N1-L3
The N1-L3 was a Soviet super heavy lift vehicle, its first stage (as of writing this) is the most powerful ever flown.
The N1 was intended to be the rocket to put a Russian cosmonaut on the moon before the Americans, but you probably know it for causing the biggest none nuclear man made explosion ever. The Soviet engineers had been tasked to put a man on the moon with an 8th of the budget that NASA had, and so they had to compromise a lot. The most obvious one being the amount of engines, unlike the NASA engineers the soviets couldn't find a way to stop the combustion instability that a large engine-bell causes. And so the decision was made to use lots of smaller engines on the N1, which is what made it so powerful, but it was also its biggest flaw. testing so many engines at once was near impossible and very expensive, so only a 3rd of all engines were tested at the same time, which wouldn't give the correct results and the plumbing on the N1 was very very complex.

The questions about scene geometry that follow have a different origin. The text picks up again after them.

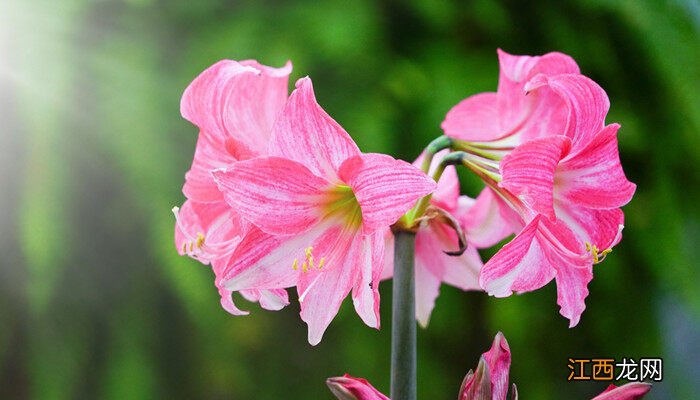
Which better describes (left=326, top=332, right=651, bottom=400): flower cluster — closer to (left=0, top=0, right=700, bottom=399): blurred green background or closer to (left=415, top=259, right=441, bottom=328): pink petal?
(left=415, top=259, right=441, bottom=328): pink petal

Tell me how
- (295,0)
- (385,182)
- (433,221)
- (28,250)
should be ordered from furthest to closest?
(295,0) → (28,250) → (433,221) → (385,182)

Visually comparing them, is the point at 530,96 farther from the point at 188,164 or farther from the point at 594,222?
the point at 188,164

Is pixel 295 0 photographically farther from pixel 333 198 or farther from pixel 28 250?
pixel 333 198

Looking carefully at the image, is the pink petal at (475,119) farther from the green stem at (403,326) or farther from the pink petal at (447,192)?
the green stem at (403,326)

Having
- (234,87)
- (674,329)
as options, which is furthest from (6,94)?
(674,329)

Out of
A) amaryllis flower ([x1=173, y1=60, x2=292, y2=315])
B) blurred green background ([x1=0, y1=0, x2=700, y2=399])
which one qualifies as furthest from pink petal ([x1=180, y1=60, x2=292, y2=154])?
blurred green background ([x1=0, y1=0, x2=700, y2=399])

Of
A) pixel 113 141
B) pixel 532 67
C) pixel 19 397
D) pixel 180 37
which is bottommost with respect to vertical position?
pixel 19 397

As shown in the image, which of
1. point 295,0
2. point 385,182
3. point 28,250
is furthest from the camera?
point 295,0

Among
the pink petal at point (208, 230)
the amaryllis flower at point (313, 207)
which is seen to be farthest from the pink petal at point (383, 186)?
the pink petal at point (208, 230)
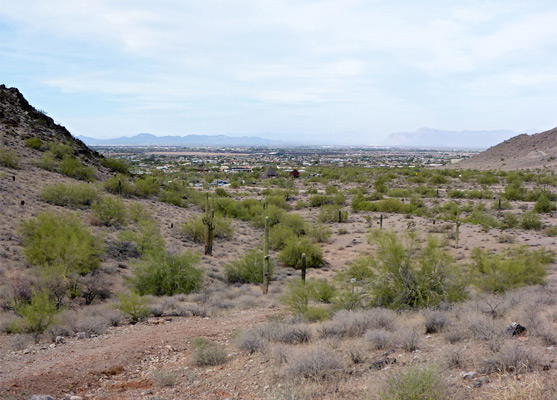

The N1 would fly 4 times, all times ending in a huge explosion. The most famous being that biggest man made none nuclear one. It happened when every engine except one shut down at the same time due to faulty AI. After the 4th launch of the N1 in 1972 the USSR had 2 flight ready N1 but the decision was made to scrap them, they had lost the race to the moon years ago and the public interest in space was falling rapidly. many belive that if they had flow the remaining N1's they might have worked, since at that point pretty much all flaws had been iron out. But no one can't say for certain. The N1 never once made it to stage sepuration, it possible ironing out the flaws in the other stages would have been just as time consuming and costly. and with the scraping of the N1, the Russian dream of puting a man on the moon died. But if they had pushed on and landed on the moon, that might have worried the americans, which might have breathed new life into the space race.
About Replica
My N1 replica you see is of the 4th and final N1 that flew. its about 2/3rds (66%) the real size of the real rocket. It is over 1.6k parts and contains the LK lander and Soyuz-LOK within its fairing. The game drops FPS a fair bit, especally when staging, but it gets better and better as more and more of the rocket drops off. but even with a decent PC expect 1 trip to the Mun and back to be about 40 min long. despite how complext it it it flies pretty well, but the roll is a bit janky for the 2nd and 3rd stage. it has just enough fuel in the 4th stage to circlerise around Kerbin and get to the Mun. Landing on the mun is pretty easy, same with getting back into orbit. just like IRL the docking mechanism can't transfer a crewmate. In the LK the is a chair that a Kerbal can sit in, and its close enough to the edge that they can get in and out without issue.